For “Una Rosa,” she was inspired by the Dominican experimentalist Kelman Duran, the Afro-Caribbean spiritualists Ìfé and the spiky electronics of the producer Elysia Crampton Chuquimia, who is of Indigenous descent. All of these artists, she said, have a singular capacity to borrow elements of pop music and place them in a surreal, electronic palette — a gap she had long yearned to close in her own music.

The melody of the title track, an electronic reimagining of a Puerto Rican danzón by José Enrique Pedreira, returned to Rubinos in the early hours of a melancholy morning during the spring of 2019. She remembered the tune was from a color-changing fiber optic flower lamp her great-grandmother once owned, but it took her two years to identify it as a composition by Pedreira. That lamp served as the inspiration for the album artwork of “Una Rosa.”

During the recording process, Rubinos said she became “obsessed” with traditional Cuban rumbas.
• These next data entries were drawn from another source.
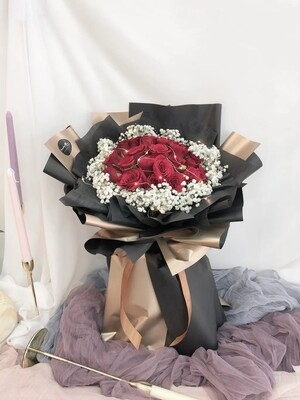 I Swear (By: Temptation Florist from Seremban)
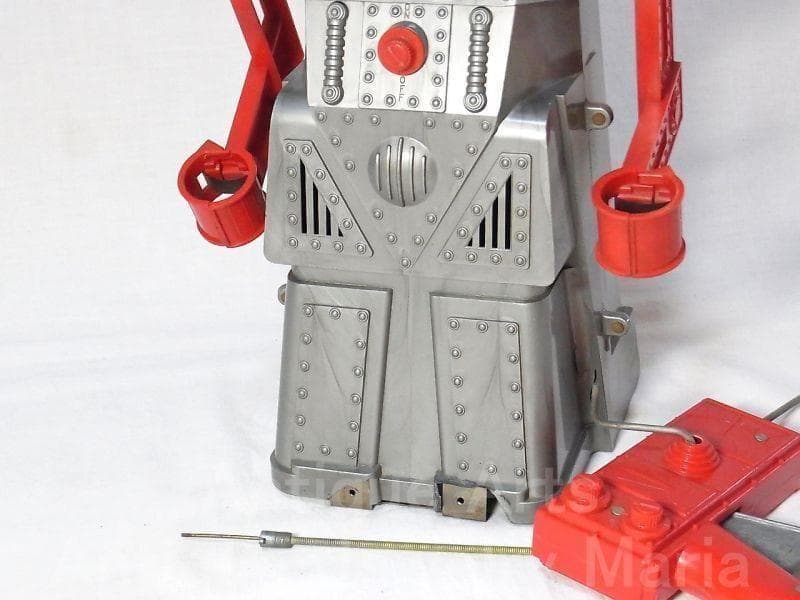 後期型 Robert the Robot 1950年代 大型ロボット USA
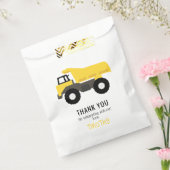 Dump Truck Construction Trucks Geburtstagsparty Geschenktütchen (Versiegelt)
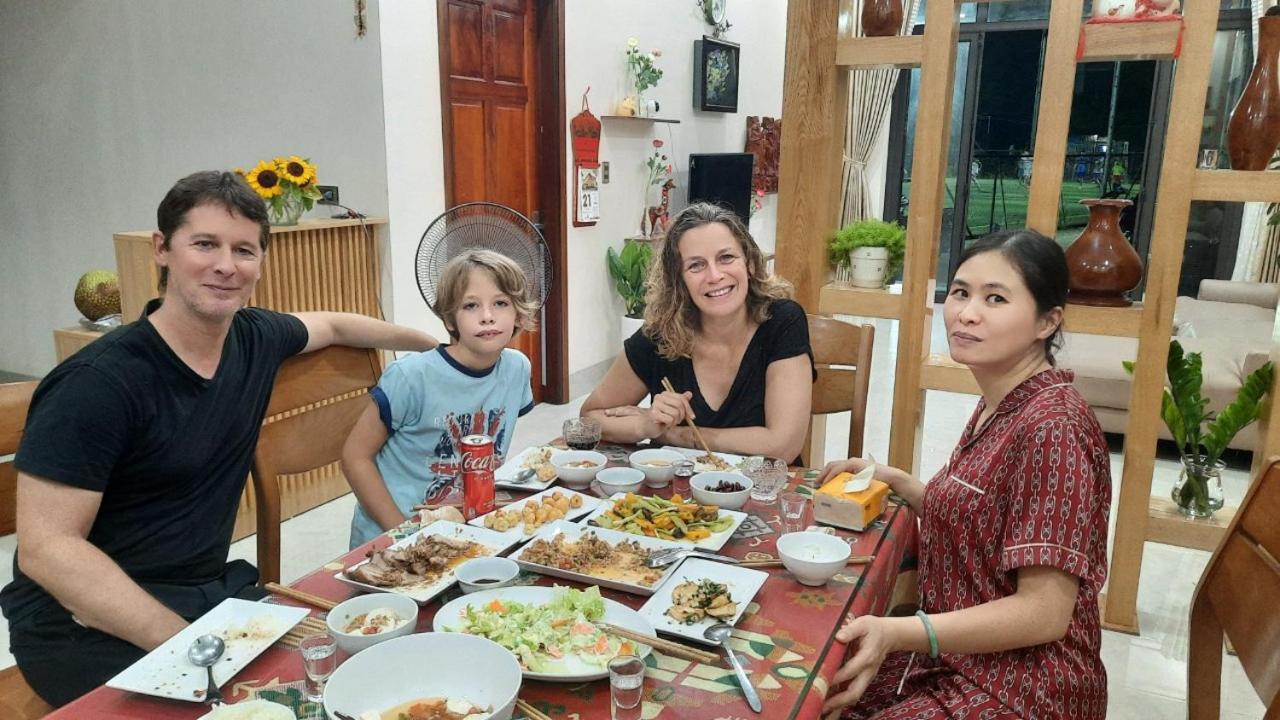 Giabinh Homestay كاو بانغ المظهر الخارجي الصورة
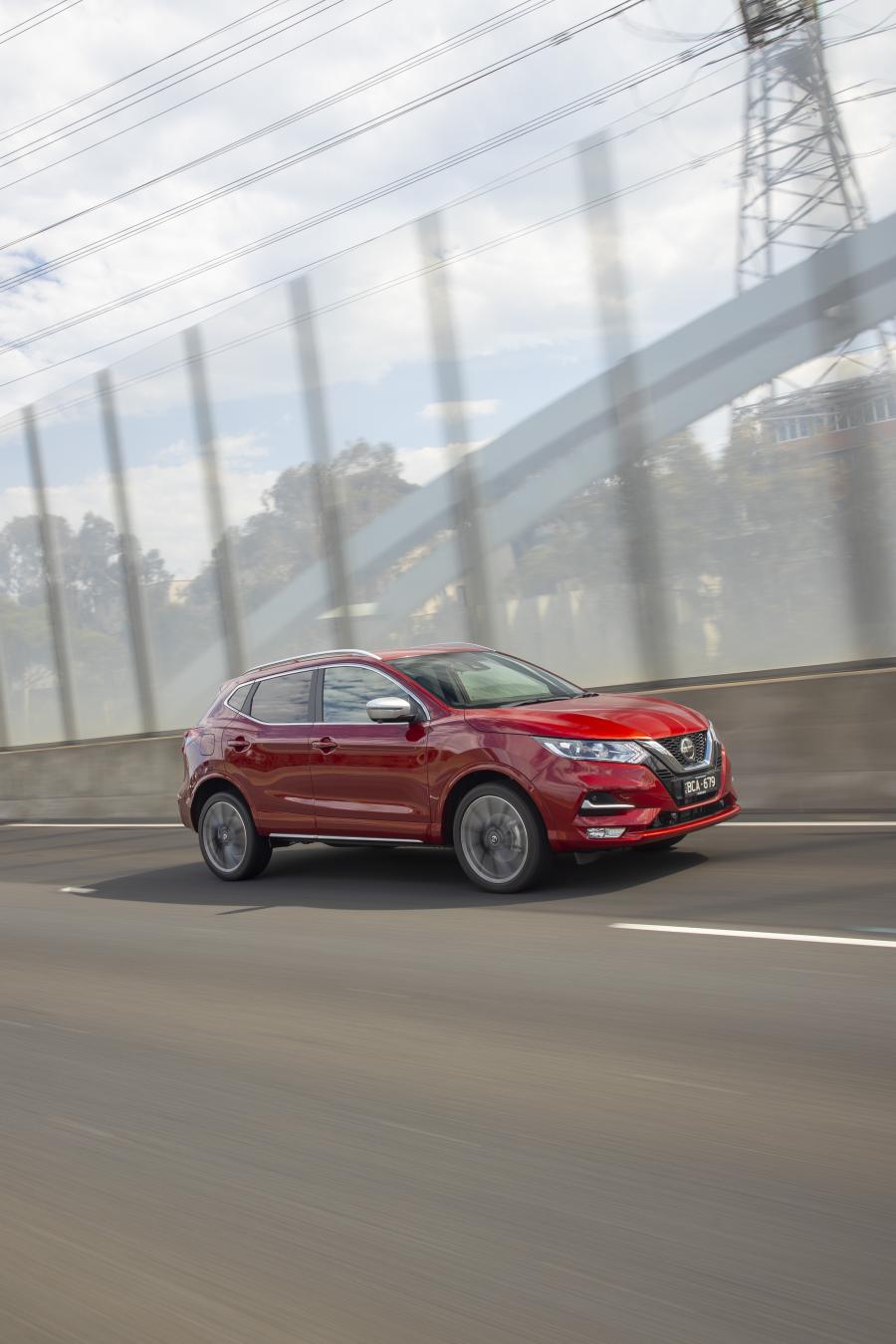  Nissan Qashqai N-Sport 2020 года  (AU) (фото 27 из 33)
She was especially enthralled by a snippet in the documentary “Las Cuatro Joyas del Ballet Cubano” (“The Four Jewels of Cuban Ballet”). Eventually, she traveled to Havana in search of its origin, and she spent time visiting the Ballet Nacional de Cuba, where a family friend is a dancer.
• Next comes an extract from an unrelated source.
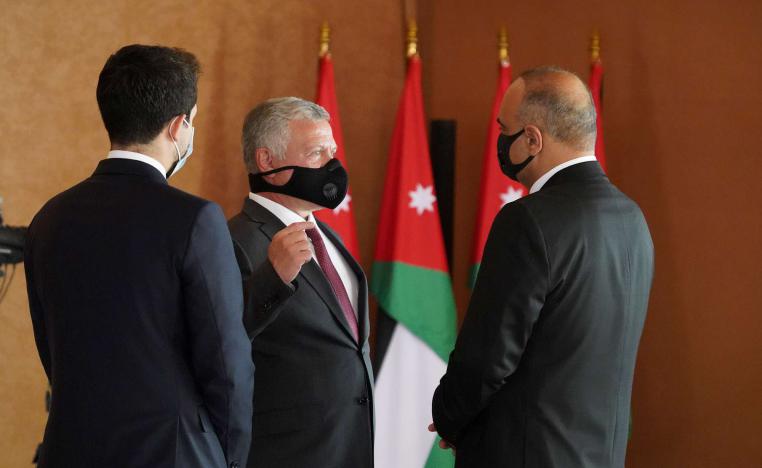 هامش تحرك محدود للحكومات في الاردن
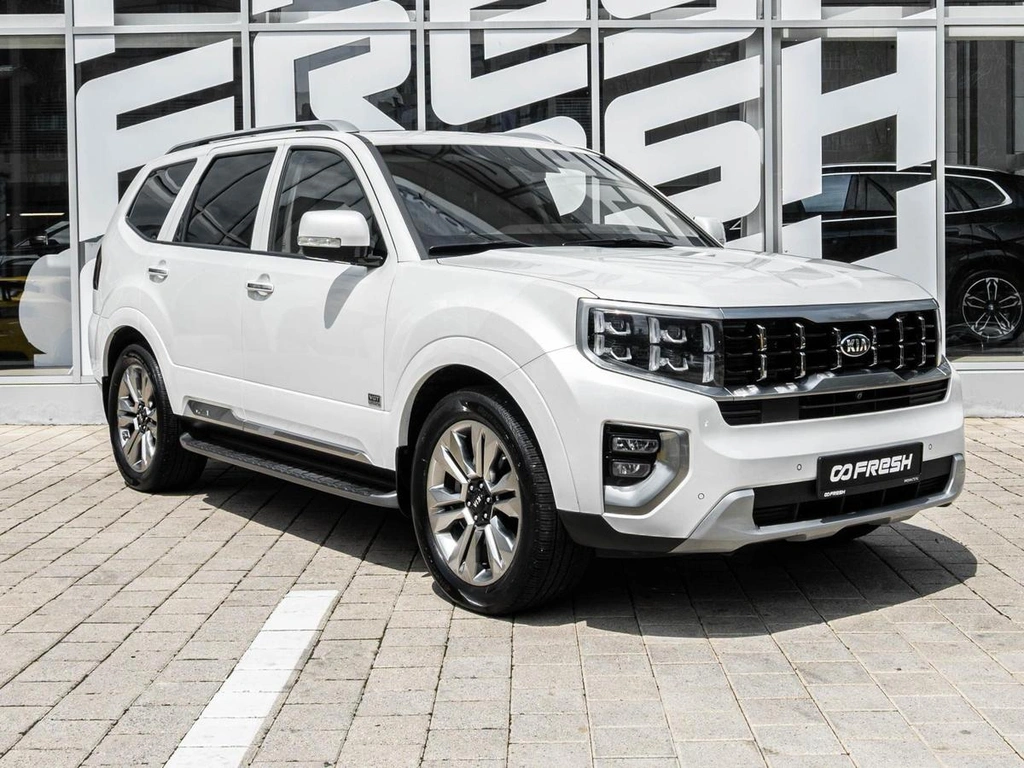 Внедорожник Kia Mohave 2021 года, 4995000 рублей, Ставрополь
“I would go to write for the record, and I would play clave for five hours not knowing what I was doing,” she said. “Sacude,” one of the album’s standouts, came to her in a flurry during that period: the syncopated insistence of a clave pulsates under the brassiness of Rubinos’s voice, a wall of synths shape shifting in the chorus. “Cuanto quisiera salir de esto ya/Si sigo este rumbo/Pronto me sorprende la muerte,” she sings in Spanish. “Oh, how I wish I could escape from this already/If I stay on this course/Soon, death will sneak up on me.”

This is one of the album’s greatest gifts: its sense of high drama. Many moments on “Una Rosa” recall the narrative tension of a tragic film, like “Did My Best,” a chronicle about the sorrow of sudden loss peppered with the sound of exploding fireworks, closing doors and clicking car turn signals; or “Ay Hombre,” a bleeding-heart torch song that evokes the anguish of classic bolero singers. Rubinos refracts these sounds through an electronic prism, reshaping them as soundtracks for imagined romances and deaths in the 21st century.

The album’s narrative urgency was born out of a period of turmoil for Rubinos, who said she felt drained after a long span of nonstop touring and performing. “When I came back from that, I was on empty and I didn’t feel like writing songs. I didn’t feel like listening to songs,” she said. “In my personal life I felt like [expletive].”

She sought guidance from a curandero, a healer, who did a spiritual cleanse and diagnosed her with “pérdida de espíritu,” or “loss of spirit.” She also began working with a choreographer friend, trying to reconnect to her body through the pleasure of dance and improvisational movement.

While all of these experiences played a part in “Una Rosa,” Rubinos said the album isn’t about a journey of healing. “I struggle with talking about the context of what happened to me going into this record, because the music itself is not about depression or about mental health,” she said.Es difícil, a veces.” It’s difficult, sometimes, she explained in Spanish. “There always has to be a message or there always has to be this takeaway from every song,” she added. “And it’s hard for me, because it’s not so linear.”